The survey, tabled in both the houses of the Parliament, said the total insured deposits were Rs 76.2 trillion as at end-March 2021 which was 50.9 per cent of the total assessable deposits which is Rs 149.7 trillion. This was higher than the international benchmark of 20-30 per cent, the Economic Survey observed.
When the deposit insurance was for Rs 1 lakh only, about 30 per cent deposits were covered. In the 2020-21 budget, the finance minister announced to increase the cover to Rs 5 lakh. With the increase in cover, the number of fully protected accounts were 247.8 crore at end-March 2021 which constituted 98.1 per cent of the total number of accounts which was 252.6 crore. This was against the international benchmark of 80 per cent, the survey noted.
Among bank groups, the percentage of insured deposits is higher for Regional Rural Banks (84%), followed by 70 per cent for cooperative banks, 59 per cent for State Bank of India, 55 per cent for all other public sector banks, 40 per cent for private sector banks and 9 per cent for foreign banks.
“Up to March 31, 2021, a cumulative amount of Rs 5,763 crore has been paid towards claims since the inception of deposit insurance (Rs 296 crore in respect of 27 commercial banks and Rs 5,467 crore in respect of 365 co-operative banks),” the survey said.
After the DICGC Act was amended last year which laid down a 90 days timeline for payment to depositors, over Rs 1,500 crore has been paid to over 120,000 depositors against their claims, as of early January 2022.
Commenting on the bad loans in the banking sector the survey while observing gross non-performing assets fell to 6.9 per cent as at the end of September 2021 from 7.5 per cent a year ago, standard restructured advances increased. Overall, the stressed advances ratio of commercial banks increased from 7.9 per cent at end-September 2020 to 8.5 per cent at end-September 2021.
“Overall, the banking system appears to have weathered the pandemic shock well even if there is some lagged impact still in the pipeline,” the survey said.
The survey highlighted overall improvement in the capital position of commercial banks, and said public sector bank’s capital adequacy ratio improved due to both government capital infusion and raising capital from the market.

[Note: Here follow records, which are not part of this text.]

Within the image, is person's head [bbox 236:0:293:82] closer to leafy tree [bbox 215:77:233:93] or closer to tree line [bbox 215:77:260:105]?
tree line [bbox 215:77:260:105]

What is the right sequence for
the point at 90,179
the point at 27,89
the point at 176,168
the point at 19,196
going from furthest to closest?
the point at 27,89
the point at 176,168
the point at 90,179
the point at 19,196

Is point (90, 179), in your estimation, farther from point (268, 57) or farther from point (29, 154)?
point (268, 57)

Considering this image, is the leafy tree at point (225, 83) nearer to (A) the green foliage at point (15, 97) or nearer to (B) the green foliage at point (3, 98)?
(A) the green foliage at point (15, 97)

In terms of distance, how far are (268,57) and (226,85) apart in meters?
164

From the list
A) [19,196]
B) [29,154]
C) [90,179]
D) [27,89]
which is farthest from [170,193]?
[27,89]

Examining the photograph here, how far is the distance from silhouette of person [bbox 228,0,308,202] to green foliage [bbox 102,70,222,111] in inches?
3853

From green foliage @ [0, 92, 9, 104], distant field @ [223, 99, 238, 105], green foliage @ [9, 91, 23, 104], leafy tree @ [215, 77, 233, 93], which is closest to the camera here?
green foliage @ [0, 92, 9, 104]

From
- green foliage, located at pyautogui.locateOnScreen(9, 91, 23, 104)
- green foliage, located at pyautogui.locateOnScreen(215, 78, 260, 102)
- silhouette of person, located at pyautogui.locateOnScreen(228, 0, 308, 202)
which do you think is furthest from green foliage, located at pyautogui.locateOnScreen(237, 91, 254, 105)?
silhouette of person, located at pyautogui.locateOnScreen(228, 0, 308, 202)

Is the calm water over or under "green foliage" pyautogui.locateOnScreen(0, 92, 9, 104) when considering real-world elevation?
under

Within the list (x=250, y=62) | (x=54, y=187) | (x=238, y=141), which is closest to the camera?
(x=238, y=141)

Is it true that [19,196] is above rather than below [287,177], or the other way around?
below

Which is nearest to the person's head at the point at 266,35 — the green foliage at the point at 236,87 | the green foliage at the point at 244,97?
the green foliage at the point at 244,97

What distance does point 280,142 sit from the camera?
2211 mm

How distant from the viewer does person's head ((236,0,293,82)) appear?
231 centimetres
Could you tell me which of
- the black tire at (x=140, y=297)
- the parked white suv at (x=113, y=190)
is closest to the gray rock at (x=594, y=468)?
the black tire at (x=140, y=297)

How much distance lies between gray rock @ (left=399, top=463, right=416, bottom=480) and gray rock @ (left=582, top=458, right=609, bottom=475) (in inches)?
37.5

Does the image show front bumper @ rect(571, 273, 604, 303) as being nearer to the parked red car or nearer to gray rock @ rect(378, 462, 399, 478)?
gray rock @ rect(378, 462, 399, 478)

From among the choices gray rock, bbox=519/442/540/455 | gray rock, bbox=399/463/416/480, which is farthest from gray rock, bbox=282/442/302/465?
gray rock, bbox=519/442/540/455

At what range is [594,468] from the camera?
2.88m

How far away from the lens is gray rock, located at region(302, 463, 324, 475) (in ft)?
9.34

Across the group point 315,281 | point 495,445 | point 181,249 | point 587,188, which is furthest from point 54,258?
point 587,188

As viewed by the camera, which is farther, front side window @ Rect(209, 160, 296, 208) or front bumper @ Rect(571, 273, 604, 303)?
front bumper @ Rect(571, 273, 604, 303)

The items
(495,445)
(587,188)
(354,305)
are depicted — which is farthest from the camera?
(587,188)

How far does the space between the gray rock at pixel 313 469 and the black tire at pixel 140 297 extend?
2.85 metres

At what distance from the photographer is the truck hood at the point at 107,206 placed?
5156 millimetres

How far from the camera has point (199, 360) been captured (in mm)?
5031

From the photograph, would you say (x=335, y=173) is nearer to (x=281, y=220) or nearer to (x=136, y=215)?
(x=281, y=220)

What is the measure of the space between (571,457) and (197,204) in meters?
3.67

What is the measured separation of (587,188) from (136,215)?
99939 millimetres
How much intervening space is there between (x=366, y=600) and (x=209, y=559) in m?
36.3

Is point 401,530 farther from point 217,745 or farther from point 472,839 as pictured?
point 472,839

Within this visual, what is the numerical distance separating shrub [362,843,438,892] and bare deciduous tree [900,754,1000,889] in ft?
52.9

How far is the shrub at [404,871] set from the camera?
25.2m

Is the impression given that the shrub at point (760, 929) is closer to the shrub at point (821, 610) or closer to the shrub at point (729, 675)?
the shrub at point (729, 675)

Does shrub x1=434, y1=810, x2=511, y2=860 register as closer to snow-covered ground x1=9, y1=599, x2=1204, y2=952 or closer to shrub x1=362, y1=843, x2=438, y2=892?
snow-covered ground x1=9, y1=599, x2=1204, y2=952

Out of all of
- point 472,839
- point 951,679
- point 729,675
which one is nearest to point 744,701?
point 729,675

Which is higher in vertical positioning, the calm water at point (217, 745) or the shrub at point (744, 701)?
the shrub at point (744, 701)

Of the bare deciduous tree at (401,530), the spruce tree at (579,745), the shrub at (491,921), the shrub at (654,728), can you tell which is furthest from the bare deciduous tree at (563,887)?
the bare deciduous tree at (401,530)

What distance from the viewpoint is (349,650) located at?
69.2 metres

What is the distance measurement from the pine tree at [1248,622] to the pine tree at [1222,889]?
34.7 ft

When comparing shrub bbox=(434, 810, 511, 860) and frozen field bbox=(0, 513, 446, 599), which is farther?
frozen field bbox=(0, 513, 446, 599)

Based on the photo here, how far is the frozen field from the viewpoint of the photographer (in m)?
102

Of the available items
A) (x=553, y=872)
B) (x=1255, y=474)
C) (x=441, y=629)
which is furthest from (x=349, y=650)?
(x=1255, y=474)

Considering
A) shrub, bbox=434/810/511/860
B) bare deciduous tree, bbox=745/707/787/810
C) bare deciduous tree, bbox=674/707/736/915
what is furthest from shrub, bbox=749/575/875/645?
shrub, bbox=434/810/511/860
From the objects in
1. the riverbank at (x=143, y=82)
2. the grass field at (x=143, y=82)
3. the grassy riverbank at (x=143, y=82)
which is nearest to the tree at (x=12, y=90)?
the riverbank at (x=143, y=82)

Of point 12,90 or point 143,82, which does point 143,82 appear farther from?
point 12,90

“Based on the capital position as on September 30, 2021, all Public Sector and Private Sector banks maintained the Capital Conservation Buffer (CCB) well over 2.5 per cent,” the report said.
Commenting on loan growth, the survey observed it picked up sharply in December to reach an year-on-year growth of 9.2% as on 31 December 2021. Bank credit growth has been sluggish for the last two years.
The growth in non-food credit was mainly driven by personal loans and loans to the agriculture sector.
The report also observed that credit to industry which has been tepid for a long time is showing signs of improvement while deceleration in the services sector continued.